══ TEXT FOR ANALYSIS

If you can take out the trash, you can use a diaper service. They're very
similar — except instead of a stinky trash can, we leave behind clean
diapers.
On your pickup day, you leave your dirty diapers in a bag outside your door.
You'll mark on a tag how many clean diapers you have left. We'll pick them
up and leave you a bag of fresh diapers — you don't even have to be
home.
You do not rinse or soak your diapers. Just put them in the bag! Once your
baby has solid poops, flip them into the toilet and throw the diaper into
the pail. (You're supposed to do this with disposables to
help keep untreated waste out of the landfill, but no one really ever does
that.) We also offer flushable diaper liners to make this
easy task even easier.
We also offer a part cloth/part disposable package if your daycare
is resistant to cloth diapers or you are planning to travel. We carry Tushies
brand disposables, which don't contain the super absorbent chemical gel (click
here to see why that's good), aren't bleached, and use a cotton mix
containing wood pulp from sustainable, renewable, family-owned forests.
Getting started
Give us a call or e-mail and we'll set you up
with the right size and number of diapers, a diaper pail liner (a waterproof bag
that zips closed) and Snappis (instead of pins).
If you call before your baby's birth, we will arrange our first
delivery several weeks before the baby is due (and we will include four
loaner newborn covers with your service). When your baby is born,
just give us a call to start regular service.
At our first delivery, we will demonstrate how to
use the diapers, Snappis and covers and answer any questions you may
have. We also provide you with the tags you will use to mark
how many clean diapers you have left.
(Clean diapers should only be turned in after you have spoken to us about a
size change or a number drop.)
To start service, we ask for first and last four weeks' fees as a deposit. You
will always only pay for service you use — anything else will be
refunded. Then we will bill you every four weeks for the following four weeks.
Each week, you put out all of your dirty diapers in the diaper pail liner we provide,
mark on the tag the number of clean diapers you have remaining and we'll make sure you
have a full amount.
Washing process
We use a washing formula developed by the National
Association of Diaper Services.
Basically, your diapers are washed using multiple changes of very hot water.
We add an alkali to help the detergent work better, a minimum amount of bleach,
several rinses and then we balance the ph level, leaving no residue behind.

════
══ DATA TO EXAMINE

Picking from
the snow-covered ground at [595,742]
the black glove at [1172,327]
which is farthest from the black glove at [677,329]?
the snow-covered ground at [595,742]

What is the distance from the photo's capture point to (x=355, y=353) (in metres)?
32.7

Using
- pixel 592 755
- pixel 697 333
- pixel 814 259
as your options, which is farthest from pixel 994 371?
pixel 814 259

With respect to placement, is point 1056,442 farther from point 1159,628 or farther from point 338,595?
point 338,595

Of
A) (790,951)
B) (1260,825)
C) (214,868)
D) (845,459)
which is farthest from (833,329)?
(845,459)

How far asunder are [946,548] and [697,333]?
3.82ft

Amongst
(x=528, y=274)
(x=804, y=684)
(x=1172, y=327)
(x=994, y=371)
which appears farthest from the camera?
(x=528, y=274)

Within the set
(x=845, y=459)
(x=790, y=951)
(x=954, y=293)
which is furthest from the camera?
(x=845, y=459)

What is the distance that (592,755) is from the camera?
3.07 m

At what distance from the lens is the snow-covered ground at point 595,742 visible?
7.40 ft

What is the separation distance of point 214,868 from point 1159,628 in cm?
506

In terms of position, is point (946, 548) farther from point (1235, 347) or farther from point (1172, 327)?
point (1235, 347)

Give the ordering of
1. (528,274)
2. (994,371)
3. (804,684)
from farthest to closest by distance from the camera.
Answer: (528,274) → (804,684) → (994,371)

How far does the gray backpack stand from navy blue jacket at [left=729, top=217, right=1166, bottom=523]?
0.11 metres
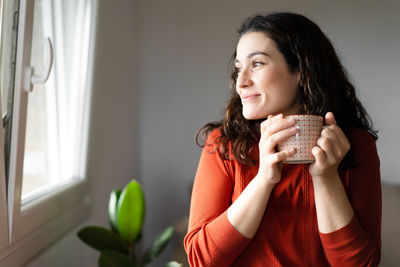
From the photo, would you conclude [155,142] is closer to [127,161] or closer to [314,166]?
[127,161]

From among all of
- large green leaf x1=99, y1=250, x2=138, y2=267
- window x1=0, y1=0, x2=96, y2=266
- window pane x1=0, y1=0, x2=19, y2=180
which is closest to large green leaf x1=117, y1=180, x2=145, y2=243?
large green leaf x1=99, y1=250, x2=138, y2=267

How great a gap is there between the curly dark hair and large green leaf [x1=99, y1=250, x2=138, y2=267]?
580 mm

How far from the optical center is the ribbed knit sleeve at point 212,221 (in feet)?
2.61

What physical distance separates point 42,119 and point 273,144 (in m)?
1.03

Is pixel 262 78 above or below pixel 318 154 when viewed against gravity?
above

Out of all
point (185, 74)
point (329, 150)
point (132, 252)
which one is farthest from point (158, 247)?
point (185, 74)

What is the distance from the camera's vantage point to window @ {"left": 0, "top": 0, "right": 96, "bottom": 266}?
1029 mm

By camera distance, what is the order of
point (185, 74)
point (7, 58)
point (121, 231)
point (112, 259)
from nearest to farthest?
point (7, 58)
point (112, 259)
point (121, 231)
point (185, 74)

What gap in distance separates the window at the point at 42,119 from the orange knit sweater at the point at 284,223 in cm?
53

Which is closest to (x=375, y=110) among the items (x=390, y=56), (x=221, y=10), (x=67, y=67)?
(x=390, y=56)

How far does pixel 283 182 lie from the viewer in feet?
2.96

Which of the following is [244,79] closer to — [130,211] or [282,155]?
[282,155]

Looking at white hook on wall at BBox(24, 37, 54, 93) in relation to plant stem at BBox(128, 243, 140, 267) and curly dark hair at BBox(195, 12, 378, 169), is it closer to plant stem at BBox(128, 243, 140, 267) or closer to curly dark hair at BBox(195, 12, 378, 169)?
curly dark hair at BBox(195, 12, 378, 169)

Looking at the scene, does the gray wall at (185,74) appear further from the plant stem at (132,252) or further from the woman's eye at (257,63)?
the woman's eye at (257,63)
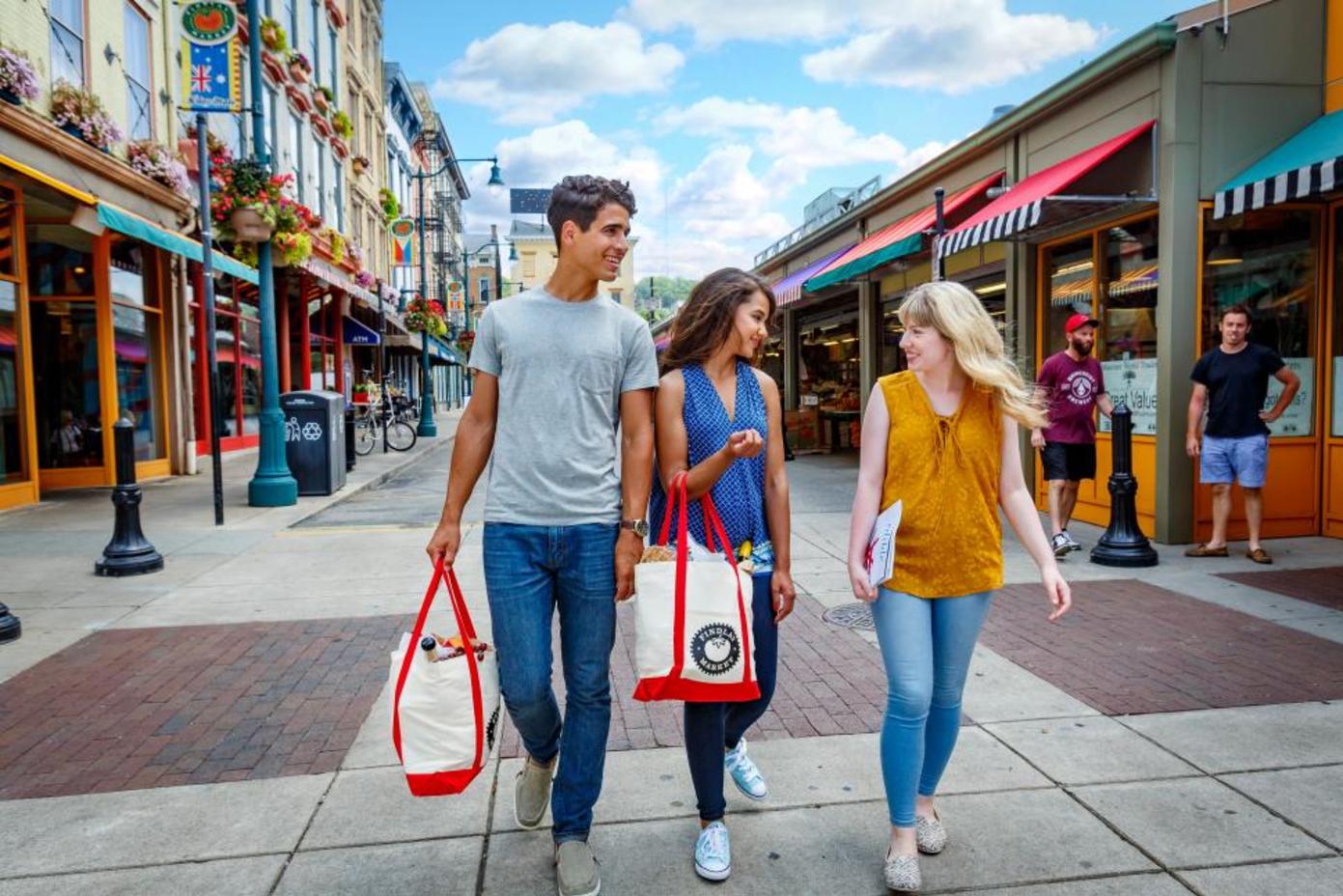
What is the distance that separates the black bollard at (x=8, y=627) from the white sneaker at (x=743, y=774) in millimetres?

════

• [WORK TO BE COMPLETED]: Carry on the diaper service text, starting right after its final sentence. The data above were taken from a separate source.

• [ANSWER TO THE PROBLEM]:
Because
we wash many more diapers than you would at home, we are able to use less water
and detergent per diaper while getting them exceptionally clean. We are in
the process of becoming accredited by the National Association of Diaper Services,
which requires a diaper be sent to a lab each month to be tested for bacteria,
absorbency and ph level.
Odds and Ends
Vacation
If you go on vacation, just give us a call at least a week before you go.
Then we can arrange to pick up dirty
diapers and leave you either extra diapers (if you want to cloth diaper
while on vacation) or provide you with Tushies disposables.
What not to do
Please do not wash your diapers at home. Diapers often become stained
that way.
Also, please avoid Regular or Original Formula Desitin diaper
cream because the high levels of cod liver oil will stain the diapers. Any other
formula of Desitin or other diaper cream is fine.
Don't let your day care tell you it is illegal or against health regulations
to use cloth diapers at day care. It's not. We've checked. The
Ohio Job & Family Services which pointed us to the
Ohio Administrative Code 5101:2-12-15.2
Diapering and toilet training for licensed child care centers
(see point 7). Depending on the type of facility and who is doing the laundering,
a day care can hold soiled cloth diapers for
one,
five
or seven consecutive days.
The Kentucky Division
of regulated Child Care states that "An adequate quantity of freshly
laundered or disposable diapers and clean clothing
shall be available" at each facility. The law allows for cloth diapers to be used at
day care facilities in both Ohio and Kentucky.
It is not the state (or commonwealth) but, instead, individual care companies that decide
to not allow cloth diapering - or even disposable diapering - at its facilities.